As we drive to the next tee box Rob says, about the boy he is playing with: Colin is just like Chris Traeger.* He is so upbeat and positive. And he repeats what he says all the time. I am literally playing with Chris Traeger!

Well, if you’re going to play golf with a fictional character – Chris Traeger is probably a good one.

As it turned out, however, the course got the better of our little Chris Traeger. His confidence collapsed and he became tearful and sad as we made the turn and battled bogeys, brambles and lost balls. Rob was not immune from the tears either unfortunately following a particularly good drive that landed extremely unluckily in the long river grass surrounding a sunken water drain. If the ball had landed just a couple of inches further down, according to the rules official on hand, he would have gotten water drain relief. Anyway, he punched at it and embedded it further. And it was down the drain from there.

At least for that hole. He rebounded with parr on the next and the 3 after that.

It wasn’t terrible.

So in the practice round for the Regional Tournament we played at Pinehurst last weekend we channeled Chris Traeger.

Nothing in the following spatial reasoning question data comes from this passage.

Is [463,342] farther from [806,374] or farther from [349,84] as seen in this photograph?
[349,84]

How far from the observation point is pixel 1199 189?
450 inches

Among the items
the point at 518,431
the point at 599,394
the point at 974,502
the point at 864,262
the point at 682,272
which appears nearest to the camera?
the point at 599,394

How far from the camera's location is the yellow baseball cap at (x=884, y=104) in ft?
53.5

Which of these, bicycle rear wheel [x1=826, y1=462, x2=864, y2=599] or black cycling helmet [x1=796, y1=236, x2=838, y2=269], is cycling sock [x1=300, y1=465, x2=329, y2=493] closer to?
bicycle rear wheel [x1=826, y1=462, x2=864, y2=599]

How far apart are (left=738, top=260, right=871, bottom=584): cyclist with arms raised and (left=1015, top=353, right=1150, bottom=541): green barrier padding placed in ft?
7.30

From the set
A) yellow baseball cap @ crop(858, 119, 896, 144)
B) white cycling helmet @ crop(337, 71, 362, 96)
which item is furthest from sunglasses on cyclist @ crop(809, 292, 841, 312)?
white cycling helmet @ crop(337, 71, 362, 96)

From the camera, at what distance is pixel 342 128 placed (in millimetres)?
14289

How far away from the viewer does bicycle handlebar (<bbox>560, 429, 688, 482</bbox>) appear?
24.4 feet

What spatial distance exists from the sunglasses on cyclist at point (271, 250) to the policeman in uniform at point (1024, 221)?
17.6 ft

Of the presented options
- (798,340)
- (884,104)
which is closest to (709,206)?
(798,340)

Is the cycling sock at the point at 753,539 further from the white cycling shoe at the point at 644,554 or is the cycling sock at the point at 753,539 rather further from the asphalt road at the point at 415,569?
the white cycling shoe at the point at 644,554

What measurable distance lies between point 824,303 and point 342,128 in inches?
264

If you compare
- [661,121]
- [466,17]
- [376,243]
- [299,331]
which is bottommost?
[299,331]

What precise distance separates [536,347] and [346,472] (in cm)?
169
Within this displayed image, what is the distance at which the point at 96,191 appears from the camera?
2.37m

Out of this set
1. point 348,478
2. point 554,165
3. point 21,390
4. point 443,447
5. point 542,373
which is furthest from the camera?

Today we played with him (at least for the first 9 holes) and we’ll end this post with one of his literally most amazing pieces of advice – which might help me make it around the golf course next time: If I keep my body moving and my mind occupied at all times, I will avoid falling into a bottomless pit of despair. 

It’s kind of why I write this blog as I push that bag around the golf course.

 

*Rob Lowe’s character on the TV show, Parks & Recreation.